Comment author: Vulture 08 November 2013 05:10:27AM 5 points [-]

Definitely agreed. It's basically a variation on the old (very old) "Get a distracted or otherwise impaired person to agree to a bunch of obviously true statements, and then slip in a false one to trip them up" trick. I can't see that it has any relevance to the philosophical issue at hand.

Comment author: [deleted] 15 November 2013 02:10:01AM 1 point [-]

Not quite, as SquallMage had correctly answered that 27, 33, 39 and 49 were not prime.

Comment author: Caspian 24 November 2013 03:05:39AM 0 points [-]

I believe that was part of the mistake, answering whether or not the numbers were prime, when the original question, last repeated several minutes earlier, was whether or not to accept a deal.

Comment author: Vulture 15 November 2013 03:47:08AM 0 points [-]

The point is, it's fundamentally the same trick, and is just that: a trick.

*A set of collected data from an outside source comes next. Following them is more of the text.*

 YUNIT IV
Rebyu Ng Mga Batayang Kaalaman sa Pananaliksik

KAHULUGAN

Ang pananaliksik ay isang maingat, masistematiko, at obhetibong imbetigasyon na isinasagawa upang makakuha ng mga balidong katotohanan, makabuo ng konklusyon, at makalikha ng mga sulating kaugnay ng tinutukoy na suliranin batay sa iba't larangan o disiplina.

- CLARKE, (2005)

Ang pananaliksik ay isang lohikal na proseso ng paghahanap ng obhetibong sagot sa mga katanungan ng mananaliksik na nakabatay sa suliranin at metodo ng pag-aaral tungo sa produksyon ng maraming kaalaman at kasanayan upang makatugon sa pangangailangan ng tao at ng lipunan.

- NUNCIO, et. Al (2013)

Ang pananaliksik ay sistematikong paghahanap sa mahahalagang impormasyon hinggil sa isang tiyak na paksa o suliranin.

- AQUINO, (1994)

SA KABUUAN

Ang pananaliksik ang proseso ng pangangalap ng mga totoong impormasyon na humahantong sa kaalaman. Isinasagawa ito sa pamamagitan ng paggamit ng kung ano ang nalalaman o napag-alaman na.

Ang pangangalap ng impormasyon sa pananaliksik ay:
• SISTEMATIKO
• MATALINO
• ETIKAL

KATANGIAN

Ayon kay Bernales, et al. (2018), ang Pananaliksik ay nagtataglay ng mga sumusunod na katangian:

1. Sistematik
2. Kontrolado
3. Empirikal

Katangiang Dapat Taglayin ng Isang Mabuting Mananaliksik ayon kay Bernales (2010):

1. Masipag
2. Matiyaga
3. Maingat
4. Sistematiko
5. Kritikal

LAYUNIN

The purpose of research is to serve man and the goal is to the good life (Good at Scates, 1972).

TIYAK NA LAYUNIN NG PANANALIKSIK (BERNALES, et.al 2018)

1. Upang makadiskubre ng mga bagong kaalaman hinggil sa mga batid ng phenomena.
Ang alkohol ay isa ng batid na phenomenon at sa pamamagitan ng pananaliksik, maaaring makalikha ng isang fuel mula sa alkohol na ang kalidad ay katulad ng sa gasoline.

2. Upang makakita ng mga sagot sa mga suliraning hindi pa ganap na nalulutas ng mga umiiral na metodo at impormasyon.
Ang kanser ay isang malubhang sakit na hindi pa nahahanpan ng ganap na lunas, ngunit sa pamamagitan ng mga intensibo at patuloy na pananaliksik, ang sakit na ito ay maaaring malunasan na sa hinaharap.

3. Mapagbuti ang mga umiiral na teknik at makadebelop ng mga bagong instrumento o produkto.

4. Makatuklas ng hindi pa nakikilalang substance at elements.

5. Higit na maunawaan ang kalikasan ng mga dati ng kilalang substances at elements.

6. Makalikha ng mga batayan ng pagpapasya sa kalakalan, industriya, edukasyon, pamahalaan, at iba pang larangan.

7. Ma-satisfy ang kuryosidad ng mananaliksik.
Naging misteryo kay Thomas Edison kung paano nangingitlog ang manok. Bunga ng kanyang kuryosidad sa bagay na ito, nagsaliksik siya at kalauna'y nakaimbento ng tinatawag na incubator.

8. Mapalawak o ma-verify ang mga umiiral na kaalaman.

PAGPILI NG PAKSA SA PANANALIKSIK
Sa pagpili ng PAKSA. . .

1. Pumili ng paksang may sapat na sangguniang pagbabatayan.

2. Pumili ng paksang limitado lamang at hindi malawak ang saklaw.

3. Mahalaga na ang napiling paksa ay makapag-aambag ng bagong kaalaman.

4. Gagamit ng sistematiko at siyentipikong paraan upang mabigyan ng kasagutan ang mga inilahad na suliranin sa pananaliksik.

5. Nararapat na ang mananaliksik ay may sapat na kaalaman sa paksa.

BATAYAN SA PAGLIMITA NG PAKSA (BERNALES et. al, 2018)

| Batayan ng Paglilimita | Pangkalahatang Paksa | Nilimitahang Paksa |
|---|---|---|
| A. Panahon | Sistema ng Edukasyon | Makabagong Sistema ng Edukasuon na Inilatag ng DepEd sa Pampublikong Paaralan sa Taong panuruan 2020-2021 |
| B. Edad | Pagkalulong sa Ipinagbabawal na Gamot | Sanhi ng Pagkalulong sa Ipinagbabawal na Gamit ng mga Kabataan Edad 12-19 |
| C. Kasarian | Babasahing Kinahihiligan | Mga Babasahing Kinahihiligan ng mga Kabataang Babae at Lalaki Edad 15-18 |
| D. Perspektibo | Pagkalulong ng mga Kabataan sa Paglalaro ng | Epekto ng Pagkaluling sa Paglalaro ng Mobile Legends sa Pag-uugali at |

Comment author: MugaSofer 24 November 2013 06:20:29PM -1 points [-]

Except it's not the same trick. What you describe relies on the mark getting into the rhythm of replying "yes" to every question; the actual example described has the mark checking each number, but making a mistake eventually, because the odds they will make a mistake is not zero.

Comment author: TheOtherDave 08 November 2013 05:26:13AM 1 point [-]

Yeah. When I try to do the "can I make a hundred statements yadda yadda" test I typically think in terms of one statement a day for a hundred days. Or more often, "if I make a statement in this class every day, how long do I expect it to take before I get one wrong?"